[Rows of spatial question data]
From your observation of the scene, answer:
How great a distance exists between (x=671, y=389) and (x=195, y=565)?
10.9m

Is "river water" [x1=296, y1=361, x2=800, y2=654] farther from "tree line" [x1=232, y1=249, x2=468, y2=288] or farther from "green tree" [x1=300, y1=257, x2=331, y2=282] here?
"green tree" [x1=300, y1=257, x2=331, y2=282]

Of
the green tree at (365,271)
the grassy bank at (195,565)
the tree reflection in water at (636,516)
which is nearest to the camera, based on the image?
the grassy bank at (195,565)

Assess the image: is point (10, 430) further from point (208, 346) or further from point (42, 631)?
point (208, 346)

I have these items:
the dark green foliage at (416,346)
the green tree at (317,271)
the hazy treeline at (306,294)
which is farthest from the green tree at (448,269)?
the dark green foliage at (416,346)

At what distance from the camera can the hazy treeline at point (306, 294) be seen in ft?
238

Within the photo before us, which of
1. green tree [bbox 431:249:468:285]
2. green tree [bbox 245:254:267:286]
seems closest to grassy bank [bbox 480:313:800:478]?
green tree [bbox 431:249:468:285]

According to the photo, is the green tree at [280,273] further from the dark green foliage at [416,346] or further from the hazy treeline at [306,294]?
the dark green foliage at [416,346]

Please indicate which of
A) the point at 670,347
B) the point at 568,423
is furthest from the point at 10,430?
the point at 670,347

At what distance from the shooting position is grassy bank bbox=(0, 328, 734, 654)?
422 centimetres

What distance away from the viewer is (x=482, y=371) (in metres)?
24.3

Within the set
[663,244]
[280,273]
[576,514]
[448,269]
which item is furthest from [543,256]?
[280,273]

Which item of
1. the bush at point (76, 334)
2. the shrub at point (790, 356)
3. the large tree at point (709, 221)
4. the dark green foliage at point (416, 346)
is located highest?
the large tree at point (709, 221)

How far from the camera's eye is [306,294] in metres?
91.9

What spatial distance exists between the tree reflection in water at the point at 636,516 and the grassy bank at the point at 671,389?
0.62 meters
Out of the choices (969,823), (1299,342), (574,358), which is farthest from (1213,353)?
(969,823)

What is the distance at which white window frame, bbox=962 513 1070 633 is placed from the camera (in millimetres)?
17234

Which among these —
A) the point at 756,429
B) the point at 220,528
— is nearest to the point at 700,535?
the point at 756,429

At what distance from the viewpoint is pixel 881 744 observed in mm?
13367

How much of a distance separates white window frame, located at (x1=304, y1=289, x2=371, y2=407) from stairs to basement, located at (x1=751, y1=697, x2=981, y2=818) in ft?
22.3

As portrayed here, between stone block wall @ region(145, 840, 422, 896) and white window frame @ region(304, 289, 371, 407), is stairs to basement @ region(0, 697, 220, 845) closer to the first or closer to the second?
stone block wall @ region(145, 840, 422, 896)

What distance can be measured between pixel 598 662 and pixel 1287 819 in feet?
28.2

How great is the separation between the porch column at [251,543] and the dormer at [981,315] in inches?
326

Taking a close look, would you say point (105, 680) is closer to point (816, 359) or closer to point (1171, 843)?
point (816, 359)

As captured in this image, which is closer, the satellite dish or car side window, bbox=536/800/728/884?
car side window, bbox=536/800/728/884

### To do
Retype the entire listing above word for word, keeping each line unchanged.

### Exercise answer
From your observation of the scene, answer:
How great a distance exists between (x=671, y=389) and (x=195, y=565)?
10.9m

Is "river water" [x1=296, y1=361, x2=800, y2=654] farther from "tree line" [x1=232, y1=249, x2=468, y2=288] or farther from "green tree" [x1=300, y1=257, x2=331, y2=282] here?
"green tree" [x1=300, y1=257, x2=331, y2=282]

Of
the green tree at (365,271)
the grassy bank at (195,565)
the tree reflection in water at (636,516)
which is nearest to the camera, based on the image?
the grassy bank at (195,565)

Assess the image: is point (10, 430) further from point (208, 346) or further from point (42, 631)?
point (208, 346)

I have these items:
the dark green foliage at (416,346)
the green tree at (317,271)
the hazy treeline at (306,294)
which is farthest from the green tree at (448,269)?
the dark green foliage at (416,346)

At what distance from the camera can the hazy treeline at point (306, 294) be seen in ft?
238

Within the photo before us, which of
1. green tree [bbox 431:249:468:285]
2. green tree [bbox 245:254:267:286]
seems closest to grassy bank [bbox 480:313:800:478]?
green tree [bbox 431:249:468:285]

According to the photo, is the green tree at [280,273] further from the dark green foliage at [416,346] or further from the hazy treeline at [306,294]?
the dark green foliage at [416,346]

Please indicate which of
A) the point at 670,347
B) the point at 568,423
is furthest from the point at 10,430?
the point at 670,347

At what distance from the shooting position is grassy bank bbox=(0, 328, 734, 654)?
422 centimetres

What distance away from the viewer is (x=482, y=371) (in metres)?
24.3

Within the set
[663,244]
[280,273]
[576,514]
[448,269]
which item is furthest from [543,256]?
[280,273]

Which item of
1. the bush at point (76, 334)
2. the shrub at point (790, 356)
3. the large tree at point (709, 221)
4. the dark green foliage at point (416, 346)
is located highest?
the large tree at point (709, 221)

How far from the camera's eye is [306,294] in metres?
91.9

What spatial distance exists between the tree reflection in water at the point at 636,516 and the grassy bank at the point at 671,389?
0.62 meters
Out of the choices (969,823), (1299,342), (574,358), which is farthest from (1213,353)?
(969,823)

What is the distance at which white window frame, bbox=962 513 1070 633 is placed from the camera (in millimetres)?
17234

Which among these —
A) the point at 756,429
B) the point at 220,528
— is nearest to the point at 700,535?
the point at 756,429

At what distance from the viewpoint is pixel 881 744 observed in mm?
13367

How much of a distance separates white window frame, located at (x1=304, y1=289, x2=371, y2=407) from stairs to basement, located at (x1=751, y1=697, x2=981, y2=818) in ft?
22.3

As portrayed here, between stone block wall @ region(145, 840, 422, 896) and white window frame @ region(304, 289, 371, 407), is stairs to basement @ region(0, 697, 220, 845) closer to the first or closer to the second?
stone block wall @ region(145, 840, 422, 896)

What distance can be measured between pixel 598 662 and pixel 1287 819 in feet?
28.2

How great is the separation between the porch column at [251,543] and the dormer at [981,315] in inches?
326

Taking a close look, would you say point (105, 680) is closer to point (816, 359) or closer to point (1171, 843)?
point (816, 359)

As captured in this image, which is closer, the satellite dish or car side window, bbox=536/800/728/884?
car side window, bbox=536/800/728/884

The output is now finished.